▶ **Problem requirements**
Transcribe the listing word for word, beginning at its first line and ending at the line containing "想要一个真心的知心朋友怎么说呢英语怎么说"; omit the pictures.
BEGIN
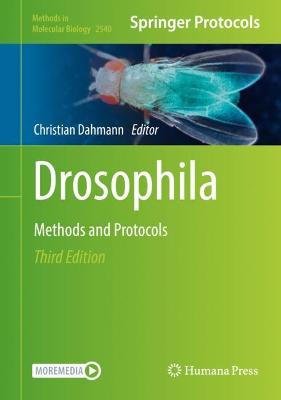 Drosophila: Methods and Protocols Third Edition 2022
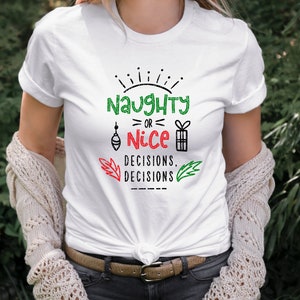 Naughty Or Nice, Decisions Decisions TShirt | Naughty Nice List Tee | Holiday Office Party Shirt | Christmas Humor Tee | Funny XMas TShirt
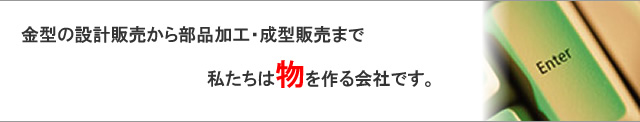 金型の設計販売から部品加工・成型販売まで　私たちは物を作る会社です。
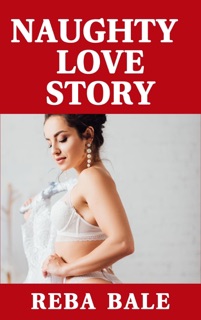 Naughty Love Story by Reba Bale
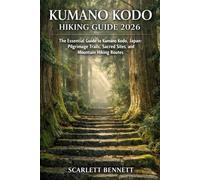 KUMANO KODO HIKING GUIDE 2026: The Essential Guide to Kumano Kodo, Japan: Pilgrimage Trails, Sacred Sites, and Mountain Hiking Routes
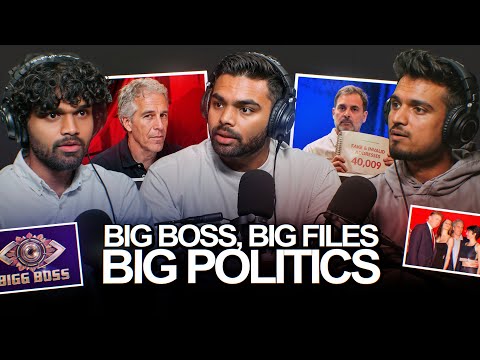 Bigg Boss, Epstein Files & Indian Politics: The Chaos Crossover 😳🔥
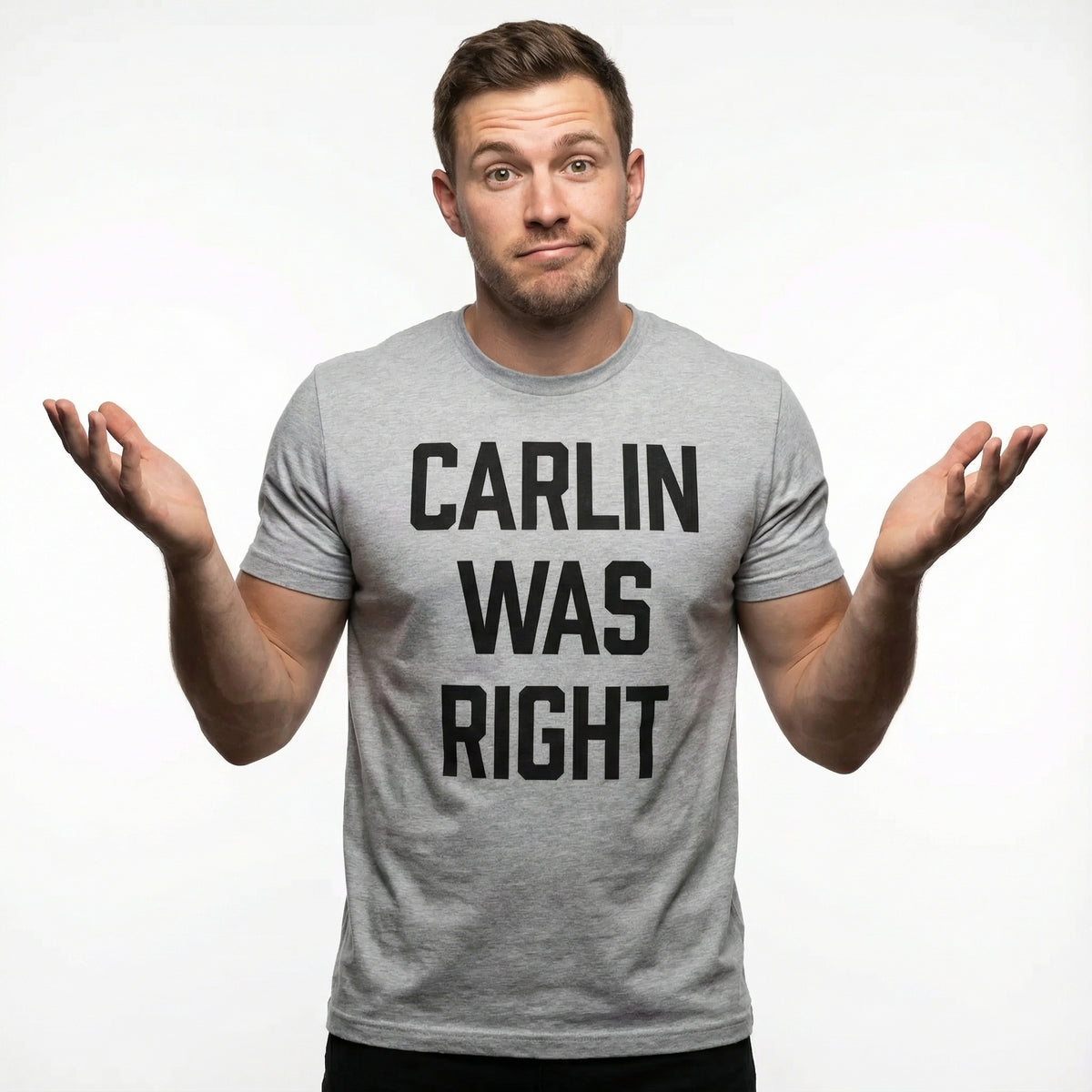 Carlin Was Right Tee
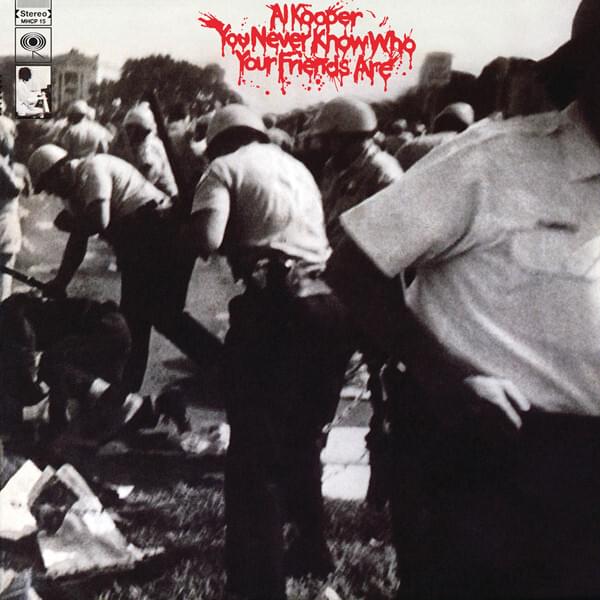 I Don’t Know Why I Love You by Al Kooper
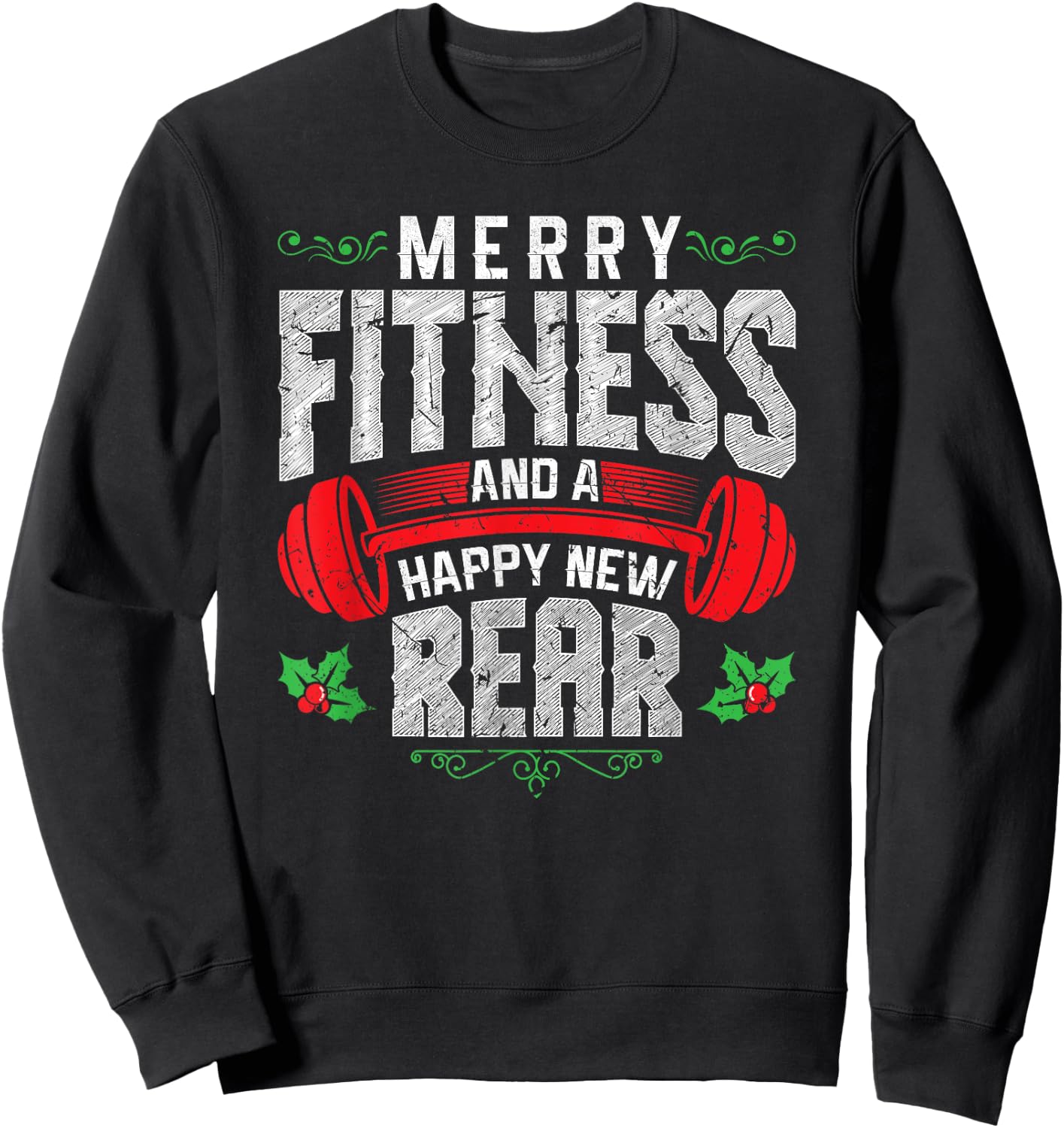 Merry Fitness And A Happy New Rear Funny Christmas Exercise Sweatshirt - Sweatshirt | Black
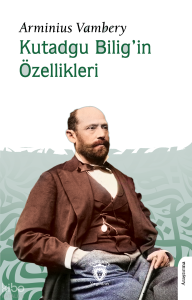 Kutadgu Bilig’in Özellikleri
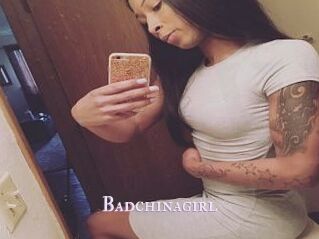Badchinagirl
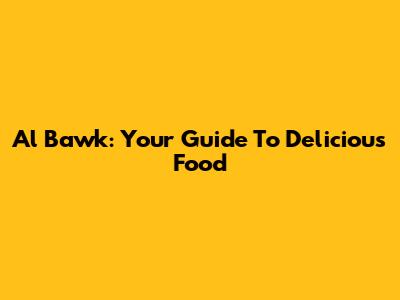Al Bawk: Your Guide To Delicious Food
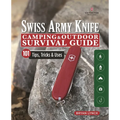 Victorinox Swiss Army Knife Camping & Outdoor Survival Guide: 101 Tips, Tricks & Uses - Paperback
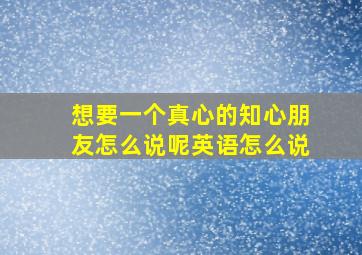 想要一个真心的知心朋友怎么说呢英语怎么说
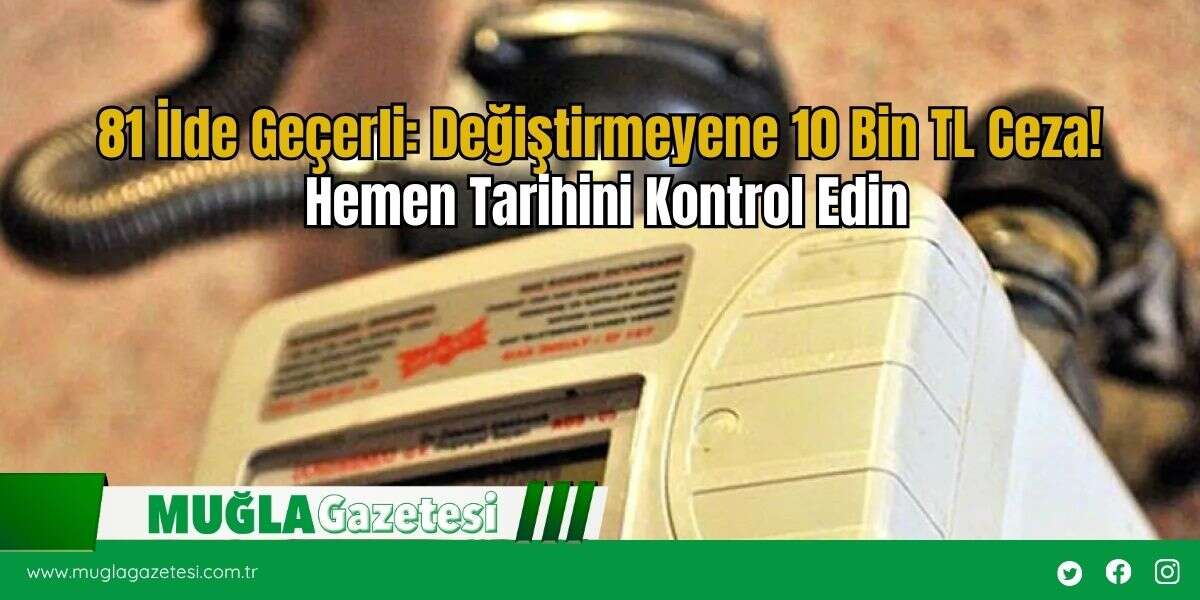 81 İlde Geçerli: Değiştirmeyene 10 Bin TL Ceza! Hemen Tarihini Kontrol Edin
END
▶ **Solved problem**
 Drosophila: Methods and Protocols Third Edition 2022
 Naughty Or Nice, Decisions Decisions TShirt | Naughty Nice List Tee | Holiday Office Party Shirt | Christmas Humor Tee | Funny XMas TShirt
 金型の設計販売から部品加工・成型販売まで　私たちは物を作る会社です。
 Naughty Love Story by Reba Bale
 KUMANO KODO HIKING GUIDE 2026: The Essential Guide to Kumano Kodo, Japan: Pilgrimage Trails, Sacred Sites, and Mountain Hiking Routes
 Bigg Boss, Epstein Files & Indian Politics: The Chaos Crossover 😳🔥
 Carlin Was Right Tee
 I Don’t Know Why I Love You by Al Kooper
 Merry Fitness And A Happy New Rear Funny Christmas Exercise Sweatshirt - Sweatshirt | Black
 Kutadgu Bilig’in Özellikleri
Badchinagirl
Al Bawk: Your Guide To Delicious Food
 Victorinox Swiss Army Knife Camping & Outdoor Survival Guide: 101 Tips, Tricks & Uses - Paperback
 想要一个真心的知心朋友怎么说呢英语怎么说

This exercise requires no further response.